### [CHALLENGE]
Show each line of the records below that contains the word "what", counting uppercase and lowercase letters as different.

-------------------------

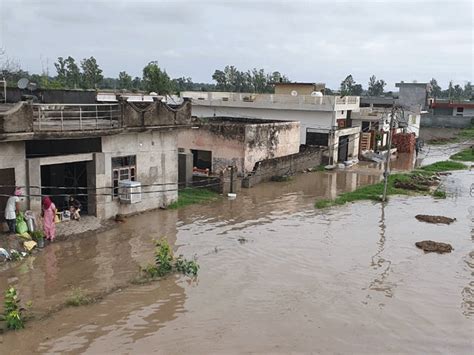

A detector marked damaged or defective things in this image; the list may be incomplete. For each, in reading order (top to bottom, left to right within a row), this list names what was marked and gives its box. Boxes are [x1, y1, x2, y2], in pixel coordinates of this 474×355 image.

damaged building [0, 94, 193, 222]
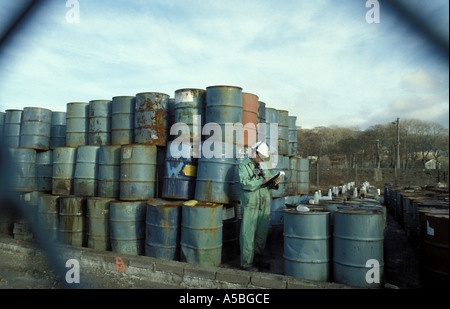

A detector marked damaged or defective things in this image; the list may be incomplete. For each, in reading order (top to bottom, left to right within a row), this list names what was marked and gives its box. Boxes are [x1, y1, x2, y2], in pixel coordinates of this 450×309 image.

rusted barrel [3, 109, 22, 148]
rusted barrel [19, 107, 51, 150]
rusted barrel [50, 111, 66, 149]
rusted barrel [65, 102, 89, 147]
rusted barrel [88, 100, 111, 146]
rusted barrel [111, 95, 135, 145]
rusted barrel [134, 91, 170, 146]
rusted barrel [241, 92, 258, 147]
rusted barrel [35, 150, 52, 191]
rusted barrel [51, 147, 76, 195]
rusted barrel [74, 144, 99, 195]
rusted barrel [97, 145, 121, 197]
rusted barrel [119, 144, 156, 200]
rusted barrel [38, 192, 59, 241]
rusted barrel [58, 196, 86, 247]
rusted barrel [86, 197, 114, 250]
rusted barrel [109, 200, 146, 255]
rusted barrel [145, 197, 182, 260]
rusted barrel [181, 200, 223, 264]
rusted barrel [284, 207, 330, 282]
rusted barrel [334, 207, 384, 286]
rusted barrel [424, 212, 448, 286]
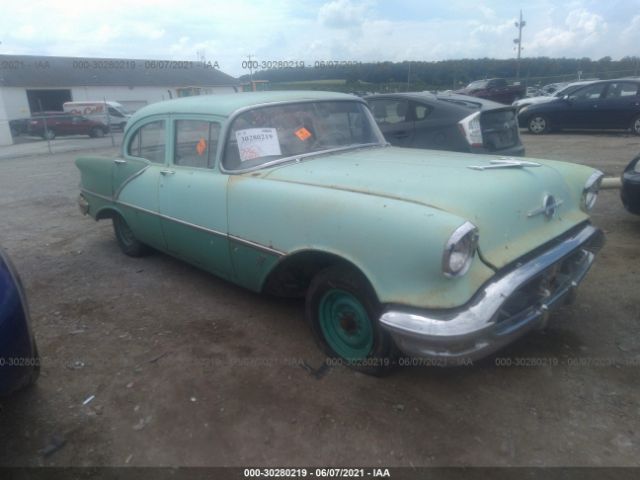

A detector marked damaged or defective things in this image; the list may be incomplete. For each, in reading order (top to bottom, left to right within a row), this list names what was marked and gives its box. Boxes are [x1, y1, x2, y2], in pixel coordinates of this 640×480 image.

-------------------------

### [REPLY TO THE EXERCISE]
A detector marked damaged or defective things in this image; the list may be incomplete. For each, in reading order (top to bottom, left to right within a row), this list names what was marked and gives its box. Boxes are [x1, y1, x2, y2], in pixel coordinates of this 474×355 image.
A detector marked damaged or defective things in this image; the list may be incomplete. For each, in reading order (top to bottom, left to right within a row), this list names what was marked and gives its box. Boxes are [x1, y1, x2, y2], in pixel coordinates of this 450×309 image.
A detector marked damaged or defective things in this image; the list may be incomplete. For each, in reading order (top to bottom, left to right within a row), this list names what was marked and gives its box. Boxes are [x1, y1, x2, y2], in pixel coordinates of this 640×480 image.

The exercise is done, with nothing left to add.